Our government is divided and our electorate is divided and the 2018 attack ads and robocalls are still ringing in our ears.
Good people won their races Tuesday night. Good people lost.
The good people of Minnesota just want to know what happens next.
Minnesota's new governor-elect, Tim Walz, struck a hopeful note after his race was called. Maybe, just maybe, he suggested, the next two years won't be the same partisan clown-car wreck the past two have been for America.
Walz took time out from his victory speech to thank his Republican opponent, Jeff Johnson — someone he said "loves this state dearly ... he was simply putting out a different vision."
"We can bridge those gaps to create one Minnesota," Walz told a cheering crowd Tuesday night in St. Paul. "We know there are challenges ahead of us. There have been challenges since the first people who were here, the Anishinaabe and the Dakota and the immigrant farmers and the lumberjacks and the miners and everyone else who came after them. But Minnesota has always risen to the occasion."
Seven peaceful hours passed between his remarks and the first presidential tweets of Wednesday morning. Followed by the first speculative news stories about whether U.S. Sen. Amy Klobuchar will mount a 2020 presidential run against Donald Trump.
"The ballot was more than a ballot," Klobuchar said after cruising to re-election Tuesday night. "It appears to me that Minnesotans voted our dreams and not our fears. We voted for common sense and not blistering words. We voted for getting things done and not gamesmanship and we voted for substance instead of subtweets."
Democrats will control the U.S. House and the Minnesota House while Republicans held on to their Senate majorities. So maybe what's next is gridlock and government shutdowns and endless congressional investigations. Then again, the federal government shut down three times in the past year, so maybe gridlock and shutdowns and endless congressional investigations are the one thing that won't change.
What comes next is going to be interesting.
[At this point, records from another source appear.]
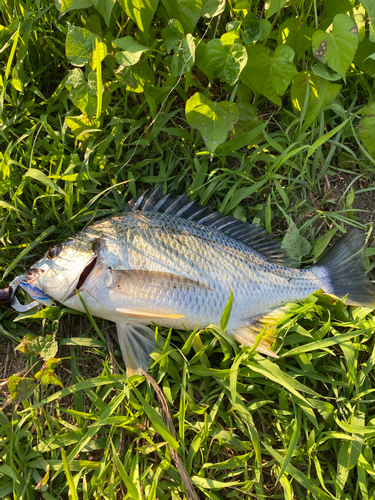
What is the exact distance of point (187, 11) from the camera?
239 centimetres

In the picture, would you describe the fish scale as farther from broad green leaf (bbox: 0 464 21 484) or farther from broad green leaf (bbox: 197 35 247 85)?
broad green leaf (bbox: 0 464 21 484)

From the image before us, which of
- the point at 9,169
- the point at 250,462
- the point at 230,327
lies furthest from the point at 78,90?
the point at 250,462

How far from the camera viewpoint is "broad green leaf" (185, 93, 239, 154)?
8.20 feet

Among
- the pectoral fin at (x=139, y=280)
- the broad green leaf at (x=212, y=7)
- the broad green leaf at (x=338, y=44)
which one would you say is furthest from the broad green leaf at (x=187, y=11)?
the pectoral fin at (x=139, y=280)

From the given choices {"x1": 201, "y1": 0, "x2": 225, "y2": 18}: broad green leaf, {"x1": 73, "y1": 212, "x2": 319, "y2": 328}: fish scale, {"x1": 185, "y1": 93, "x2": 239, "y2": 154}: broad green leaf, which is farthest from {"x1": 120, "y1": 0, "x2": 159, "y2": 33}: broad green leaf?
{"x1": 73, "y1": 212, "x2": 319, "y2": 328}: fish scale

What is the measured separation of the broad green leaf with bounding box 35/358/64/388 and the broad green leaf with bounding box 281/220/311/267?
1.88 meters

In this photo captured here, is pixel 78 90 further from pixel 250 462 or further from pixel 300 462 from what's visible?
pixel 300 462

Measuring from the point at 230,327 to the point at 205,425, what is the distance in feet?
2.22

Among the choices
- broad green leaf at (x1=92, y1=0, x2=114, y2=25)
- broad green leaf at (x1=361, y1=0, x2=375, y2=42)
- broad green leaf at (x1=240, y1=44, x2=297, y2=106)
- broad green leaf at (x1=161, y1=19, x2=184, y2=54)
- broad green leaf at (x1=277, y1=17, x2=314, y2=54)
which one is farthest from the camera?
broad green leaf at (x1=277, y1=17, x2=314, y2=54)

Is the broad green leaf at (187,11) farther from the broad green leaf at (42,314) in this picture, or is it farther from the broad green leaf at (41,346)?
the broad green leaf at (41,346)

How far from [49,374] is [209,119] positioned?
2083 millimetres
Republican U.S. Rep. Tom Emmer easily won re-election, but he'll be returning to Washington in the political minority for the first time in his congressional career.
"Guided by our Midwest values, I look forward to building on past successes, seizing new opportunities and taking on new challenges as we continue to build a better future for Minnesota and this nation," he said in a statement Wednesday morning, following it up with a letter calling for expanded trade ties with Cuba — an issue on which he's teamed up with Democrats like Klobuchar to push in the past.
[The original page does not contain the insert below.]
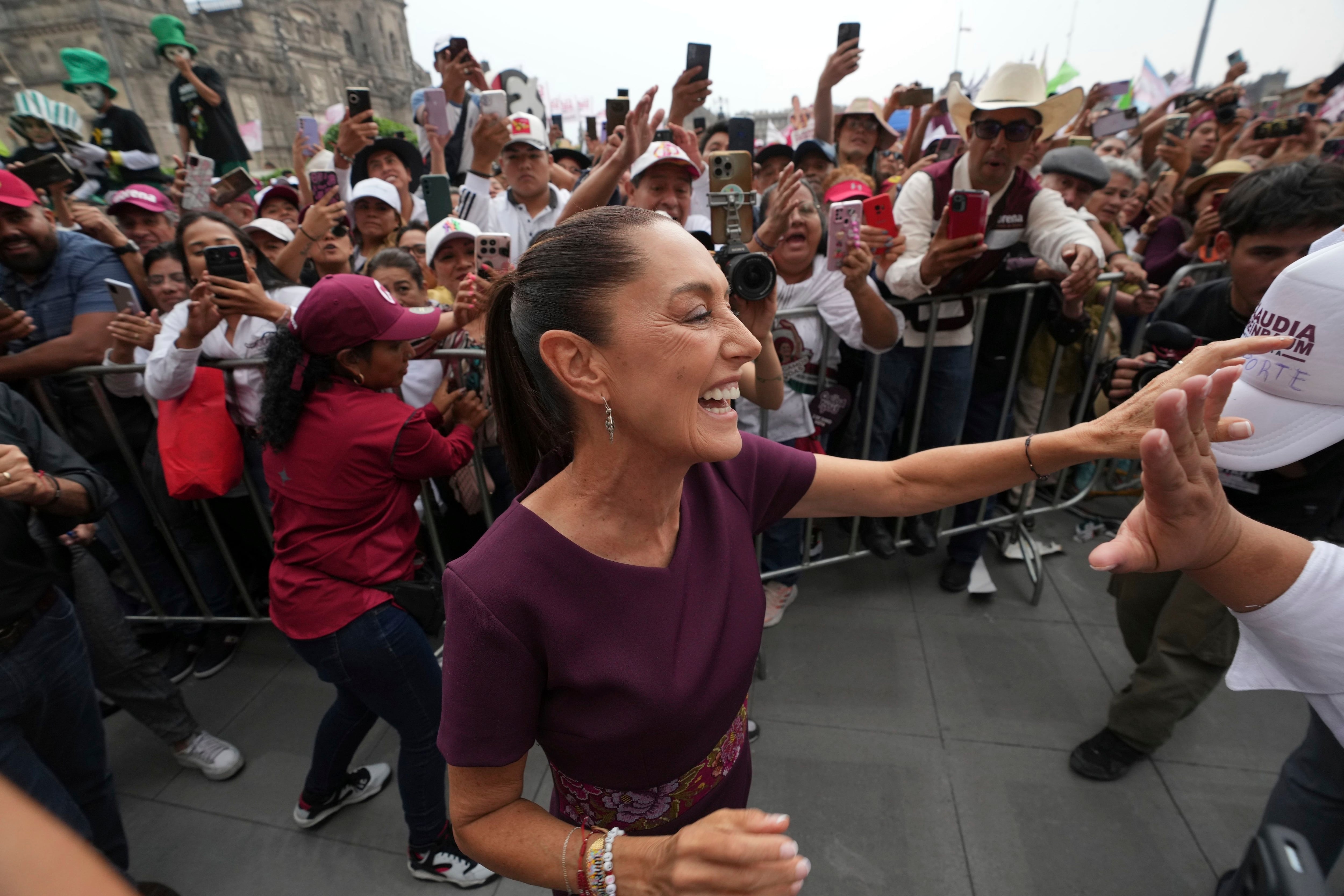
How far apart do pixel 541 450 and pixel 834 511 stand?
0.79m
And maybe that's what's next. Lawmakers staking out slivers of policy overlap and bits of bipartisan common ground.
"We have to move from campaigning to governing," said newly elected U.S. Sen. Tina Smith. During a campaign, "people talk at each other, they talk about each other, but they don't necessarily talk to each other. ... That's almost never the right way of getting a problem solved."
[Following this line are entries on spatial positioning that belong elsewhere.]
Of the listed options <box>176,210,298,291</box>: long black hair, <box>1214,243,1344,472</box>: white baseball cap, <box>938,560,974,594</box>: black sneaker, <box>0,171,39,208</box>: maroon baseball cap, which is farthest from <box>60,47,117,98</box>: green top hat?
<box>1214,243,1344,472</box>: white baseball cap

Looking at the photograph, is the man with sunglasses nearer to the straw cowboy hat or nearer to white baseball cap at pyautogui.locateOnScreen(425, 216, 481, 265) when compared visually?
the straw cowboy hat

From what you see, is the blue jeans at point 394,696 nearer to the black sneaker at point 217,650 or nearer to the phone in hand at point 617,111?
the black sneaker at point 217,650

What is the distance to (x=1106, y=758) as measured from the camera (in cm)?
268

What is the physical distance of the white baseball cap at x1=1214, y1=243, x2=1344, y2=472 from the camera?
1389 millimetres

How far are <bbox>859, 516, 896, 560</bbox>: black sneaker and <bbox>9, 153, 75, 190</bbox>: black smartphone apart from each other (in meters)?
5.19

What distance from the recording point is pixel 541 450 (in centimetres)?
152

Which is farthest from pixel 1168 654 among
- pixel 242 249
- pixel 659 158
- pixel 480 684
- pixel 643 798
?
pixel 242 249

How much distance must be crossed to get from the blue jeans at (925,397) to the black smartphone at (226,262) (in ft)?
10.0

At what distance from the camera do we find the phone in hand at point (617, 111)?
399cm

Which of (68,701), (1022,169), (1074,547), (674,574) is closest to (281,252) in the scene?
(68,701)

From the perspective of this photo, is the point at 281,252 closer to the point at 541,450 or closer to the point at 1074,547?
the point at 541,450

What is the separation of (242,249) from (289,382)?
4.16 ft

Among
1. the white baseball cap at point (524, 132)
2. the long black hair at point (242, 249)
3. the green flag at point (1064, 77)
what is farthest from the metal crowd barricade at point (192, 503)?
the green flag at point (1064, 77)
Americans turned out to vote in record numbers for a midterm election, and in some races, every single one of those votes tipped the balance.
Election officials counted ballots all night long in the First Congressional District in southern Minnesota before they calculated that Jim Hagedorn had won a seat in Congress on his fourth try. The Hennepin County sheriff's race was decided by a 10th of a percentage point. Wisconsin booted its governor. Ted Cruz still has a job.
Minneapolis is sending a refugee — a Muslim woman in a hijab — to Congress. The Iron Range chose a Republican. The Second Congressional District elected Minnesota's first openly gay member of Congress.
"Growing up, I never saw someone who looked like me in a position of leadership," Lt. Gov.-elect Peggy Flanagan, a member of the White Earth band of Ojibwe, said Tuesday night. "My hope is that tonight's victory shows young Native people across the state ... that anything is possible."
That's the beauty and terror of American elections. On election night, anything is possible.
Former U.S. Sen. David Durenberger, who broke with the GOP to endorse Democrats in the 2018 cycle, watched the election results roll in with a worried eye. This year, he said, it seemed like every vote was a referendum on something more than just the names on the ballot.
"I don't recall an election when I felt that every person's vote counted for something bigger than a preferred candidate. Even when it was me or an opponent," he wrote in an e-mail. "It's not about who wins but about what it means to me and people I care about. Right here, in our country and the world."
Now that the votes have been counted, maybe the politicians won't be the only ones who start talking to one another, instead of at or about each other.
"I heard, so many times on the campaign trail, people saying things to me like, 'I can't even talk to my own dad about politics anymore. I get so mad,' " Smith said. "So I think that what's next is ... to just start talking to each other."